将上述文件Download as成py文件,并更改个文件名以便做代码更改,本文更改为:object_detection_tutorial_CONVERT.py (置于目录:D:\TensorFlow\TensorFlow Object Detection API Tutorial\models\object_detection)

接下来对object_detection_tutorial_CONVERT.py内容做修改,改成读摄像头并做目标检测与定位,

更改后的代码:

# coding: utf-8
 
# # Object Detection Demo
# Welcome to the object detection inference walkthrough!  This notebook will walk you step by step through the process of using a pre-trained model to detect objects in an image. Make sure to follow the [installation instructions](https://github.com/tensorflow/models/blob/master/object_detection/g3doc/installation.md) before you start.
 
# # Imports
 
# In[1]:
 
import numpy as np
import os
import six.moves.urllib as urllib
import sys
import tarfile
import tensorflow as tf
import zipfile
 
from collections import defaultdict
from io import StringIO
from matplotlib import pyplot as plt
from PIL import Image
 
import cv2                  #add 20170825
cap = cv2.VideoCapture(0)   #add 20170825
 
# ## Env setup
 
# In[2]:                                  #delete 20170825
# This is needed to display the images.    #delete 20170825
#get_ipython().magic('matplotlib inline')   #delete 20170825
 
# This is needed since the notebook is stored in the object_detection folder.  
sys.path.append("..")
 
 
# ## Object detection imports
# Here are the imports from the object detection module.
 
# In[3]:
 
from utils import label_map_util
 
from utils import visualization_utils as vis_util
 
 
# # Model preparation 
 
# ## Variables
# 
# Any model exported using the `export_inference_graph.py` tool can be loaded here simply by changing `PATH_TO_CKPT` to point to a new .pb file.  
# 
# By default we use an "SSD with Mobilenet" model here. See the [detection model zoo](https://github.com/tensorflow/models/blob/master/object_detection/g3doc/detection_model_zoo.md) for a list of other models that can be run out-of-the-box with varying speeds and accuracies.
 
# In[4]:
 
# What model to download.
MODEL_NAME = 'ssd_mobilenet_v1_coco_11_06_2017'
MODEL_FILE = MODEL_NAME + '.tar.gz'
DOWNLOAD_BASE = 'http://download.tensorflow.org/models/object_detection/'
 
# Path to frozen detection graph. This is the actual model that is used for the object detection.

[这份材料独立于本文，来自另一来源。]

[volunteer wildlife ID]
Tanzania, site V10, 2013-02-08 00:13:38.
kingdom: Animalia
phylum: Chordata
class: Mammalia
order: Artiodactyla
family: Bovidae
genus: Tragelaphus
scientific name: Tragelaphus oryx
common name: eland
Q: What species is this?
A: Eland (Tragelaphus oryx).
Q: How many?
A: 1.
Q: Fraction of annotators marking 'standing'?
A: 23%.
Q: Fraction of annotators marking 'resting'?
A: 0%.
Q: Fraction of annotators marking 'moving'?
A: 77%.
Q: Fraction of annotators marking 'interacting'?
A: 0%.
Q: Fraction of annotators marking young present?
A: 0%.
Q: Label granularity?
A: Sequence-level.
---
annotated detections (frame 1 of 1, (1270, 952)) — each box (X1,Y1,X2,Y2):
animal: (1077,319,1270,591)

PATH_TO_CKPT = MODEL_NAME + '/frozen_inference_graph.pb'
 
# List of the strings that is used to add correct label for each box.

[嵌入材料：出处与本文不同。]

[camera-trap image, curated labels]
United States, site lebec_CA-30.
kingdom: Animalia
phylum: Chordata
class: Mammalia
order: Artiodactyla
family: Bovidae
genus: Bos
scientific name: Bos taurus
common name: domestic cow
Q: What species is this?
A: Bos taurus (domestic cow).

PATH_TO_LABELS = os.path.join('data', 'mscoco_label_map.pbtxt')
 
NUM_CLASSES = 90
 
 
# ## Download Model
 
# In[5]:
 
opener = urllib.request.URLopener()
opener.retrieve(DOWNLOAD_BASE + MODEL_FILE, MODEL_FILE)

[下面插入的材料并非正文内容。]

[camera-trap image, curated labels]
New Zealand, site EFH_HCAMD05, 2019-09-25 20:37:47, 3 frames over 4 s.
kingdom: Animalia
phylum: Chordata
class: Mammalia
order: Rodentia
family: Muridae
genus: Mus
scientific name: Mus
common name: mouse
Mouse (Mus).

tar_file = tarfile.open(MODEL_FILE)
for file in tar_file.getmembers():
  file_name = os.path.basename(file.name)
  if 'frozen_inference_graph.pb' in file_name:
    tar_file.extract(file, os.getcwd())
 
 
# ## Load a (frozen) Tensorflow model into memory.
 
# In[6]:
 
detection_graph = tf.Graph()
with detection_graph.as_default():
  od_graph_def = tf.GraphDef()
  with tf.gfile.GFile(PATH_TO_CKPT, 'rb') as fid:
    serialized_graph = fid.read()
    od_graph_def.ParseFromString(serialized_graph)
    tf.import_graph_def(od_graph_def, name='')
 
 
# ## Loading label map
# Label maps map indices to category names, so that when our convolution network predicts `5`, we know that this corresponds to `airplane`.  Here we use internal utility functions, but anything that returns a dictionary mapping integers to appropriate string labels would be fine
 
# In[7]:
 
label_map = label_map_util.load_labelmap(PATH_TO_LABELS)
categories = label_map_util.convert_label_map_to_categories(label_map, max_num_classes=NUM_CLASSES, use_display_name=True)
category_index = label_map_util.create_category_index(categories)
 
 
# ## Helper code
 
# In[8]:
 
def load_image_into_numpy_array(image):
  (im_width, im_height) = image.size
  return np.array(image.getdata()).reshape(
      (im_height, im_width, 3)).astype(np.uint8)
 
 
# # Detection
 
# In[9]:
 
# For the sake of simplicity we will use only 2 images:
# image1.jpg
# image2.jpg
# If you want to test the code with your images, just add path to the images to the TEST_IMAGE_PATHS.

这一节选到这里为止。